Epilogue
Three years later
We decided to stick to calling it the Outpost. No other name really stuck.
We tried on “the Artist’s Loft” and briefly “Ricky’s Place,” but we kept slipping up and defaulting to the original name.
The gingerbread-colored house on the hill lives on as what it has always been: a place to gather and create.
Not just music, although that’s certainly at the forefront.
We host touring acts passing through on their way to or from Chicago, plus sober songwriting retreats every fall.
Mostly, we’re a full-service recording studio with sliding-scale rates and scholarships available for sober acts.

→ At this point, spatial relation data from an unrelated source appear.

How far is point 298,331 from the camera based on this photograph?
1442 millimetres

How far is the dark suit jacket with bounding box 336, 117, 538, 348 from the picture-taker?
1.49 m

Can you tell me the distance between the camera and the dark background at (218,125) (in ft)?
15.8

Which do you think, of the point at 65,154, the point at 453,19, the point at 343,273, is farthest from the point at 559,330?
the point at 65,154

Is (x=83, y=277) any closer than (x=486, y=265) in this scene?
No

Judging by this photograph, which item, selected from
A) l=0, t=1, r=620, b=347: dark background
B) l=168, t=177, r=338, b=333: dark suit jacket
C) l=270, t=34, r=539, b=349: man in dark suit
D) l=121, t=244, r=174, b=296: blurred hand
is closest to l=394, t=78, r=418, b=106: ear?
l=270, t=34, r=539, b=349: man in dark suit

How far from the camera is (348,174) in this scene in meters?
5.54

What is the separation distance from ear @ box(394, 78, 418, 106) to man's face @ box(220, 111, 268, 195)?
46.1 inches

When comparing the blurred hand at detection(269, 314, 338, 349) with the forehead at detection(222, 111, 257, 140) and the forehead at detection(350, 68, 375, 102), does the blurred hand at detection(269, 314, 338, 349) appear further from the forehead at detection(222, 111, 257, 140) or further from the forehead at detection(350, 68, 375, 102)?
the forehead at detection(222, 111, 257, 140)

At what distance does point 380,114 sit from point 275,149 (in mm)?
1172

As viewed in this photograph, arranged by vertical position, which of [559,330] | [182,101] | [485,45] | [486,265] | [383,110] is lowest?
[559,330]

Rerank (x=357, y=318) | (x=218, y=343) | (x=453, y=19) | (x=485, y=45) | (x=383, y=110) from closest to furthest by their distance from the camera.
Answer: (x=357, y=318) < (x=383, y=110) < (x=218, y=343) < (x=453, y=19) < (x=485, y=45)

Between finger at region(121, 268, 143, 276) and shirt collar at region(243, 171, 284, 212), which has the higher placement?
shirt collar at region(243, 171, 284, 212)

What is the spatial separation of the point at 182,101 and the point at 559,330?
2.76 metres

Dad gave me the privilege of chasing a dream, a gift I’m passing along in fractions eleven months a year, all except August. That month is reserved for the band that started it all.
This really is Ricky’s place, regardless of the name. He’s in the creak of the floorboards, the whine of the back door, the jangle of the porch-swing chains. All the ordinary music of this place reminds me that he’s still here. That I’m never alone.
And I rarely am anyway. I hardly leave Renee’s side.
My best friend. The love of my life. The only woman for whom I would willingly attend all twelve performances of a production of Grease.
She is, by far, the hottest of the Pink Ladies.
And the cutest. And the smartest. She is the best person I have ever known.
But I haven’t been honest with her. Not about everything.
Next month, when Gin turns thirty-two, Renee thinks we’ll be singing a track off Songs for Alice at her karaoke costume party.
And we will, that’s true—but that’s only the start of my plan.
I can’t control how it plays out, but I can create the environment that allows the moment to happen.
I’ll hang the twinkle lights. I’ll dress as Danny Zuko.
I’ll somehow cram a ring box into the pocket of my leather pants.
When the song ends, the next one will begin: that damn duet from Rent.
I, Alice Pierce, will publicly perform a show tune, loud and proud, taking all the harmonies.
It might be embarrassing, but not nearly as much as not going after what you love.
When I drop to one knee, I’m praying she’ll know exactly what to say.